Verafin
- Type: Subsidiary
- Industry: fraud detection technology and anti–money laundering
- Founded: 2003; 23 years ago
- Founders: Jamie King Brendan Brothers Raymond Pretty
- Headquarters: St. John's, Newfoundland, Canada
- Area served: Worldwide
- Key people: Stephanie Champion (Executive Vice President, Head of Nasdaq Verafin)
- Parent: Nasdaq, Inc.
- Website: verafin.com//

= Verafin =

Subsidiary of Nasdaq, Inc.

Verafin Inc. is a Canadian fraud detection technology and anti–money laundering software company based in St. John's, Newfoundland and Labrador, Canada. The company was established in 2003 by Jamie King, Brendan Brothers, and Raymond Pretty.

==History ==
Verafin was founded by Jamie King, Brendan Brothers, and Raymond Pretty in 2003 in St. John’s, Newfoundland and Labrador, Canada. The company was part of Genesis, Memorial University's business incubator, and the Newfoundland and Labrador Credit Union was its first customer.

In December 2019, the company announced it had raised C$515 million, the largest venture capital funding in Canada at the time.

On November 19, 2020, American financial services company and stock exchange operator Nasdaq, Inc. announced a deal to buy the company for US$2.75 billion.

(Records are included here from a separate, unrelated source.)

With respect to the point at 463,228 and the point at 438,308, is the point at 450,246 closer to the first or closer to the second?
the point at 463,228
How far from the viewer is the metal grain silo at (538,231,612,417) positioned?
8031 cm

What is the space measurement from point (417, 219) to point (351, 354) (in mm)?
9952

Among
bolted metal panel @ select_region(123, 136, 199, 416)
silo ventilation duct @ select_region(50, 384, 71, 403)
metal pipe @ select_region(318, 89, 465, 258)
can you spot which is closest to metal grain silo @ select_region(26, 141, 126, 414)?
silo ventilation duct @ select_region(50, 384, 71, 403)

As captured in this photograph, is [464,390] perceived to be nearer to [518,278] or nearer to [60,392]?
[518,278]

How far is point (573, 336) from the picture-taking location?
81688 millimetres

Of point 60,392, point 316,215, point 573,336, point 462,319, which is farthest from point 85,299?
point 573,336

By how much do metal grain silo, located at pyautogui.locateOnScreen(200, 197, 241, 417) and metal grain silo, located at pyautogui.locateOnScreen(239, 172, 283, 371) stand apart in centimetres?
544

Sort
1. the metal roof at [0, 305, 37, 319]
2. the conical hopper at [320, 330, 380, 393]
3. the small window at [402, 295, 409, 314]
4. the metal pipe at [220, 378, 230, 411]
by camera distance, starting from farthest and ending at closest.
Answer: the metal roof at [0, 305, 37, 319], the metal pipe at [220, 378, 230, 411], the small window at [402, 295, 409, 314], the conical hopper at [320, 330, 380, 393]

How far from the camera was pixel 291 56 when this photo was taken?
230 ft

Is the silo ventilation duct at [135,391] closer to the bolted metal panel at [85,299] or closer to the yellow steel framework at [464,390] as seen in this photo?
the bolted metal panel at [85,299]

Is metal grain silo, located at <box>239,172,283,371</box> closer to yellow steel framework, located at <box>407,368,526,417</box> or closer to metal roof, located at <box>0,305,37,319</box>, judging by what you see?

The deal was completed in February 2021. At that point, the company was serving around 2,000 clients—mostly small and medium-size banks.

By 2026, the company's platform was utilized by over 2,750 financial institutions, representing over US$11 trillion in collective assets.

==Awards and recognition==
- June 2012: Verafin was awarded the Exporter of the Year award by the Government of Newfoundland & Labrador's Department of Innovation, Business and Rural Development.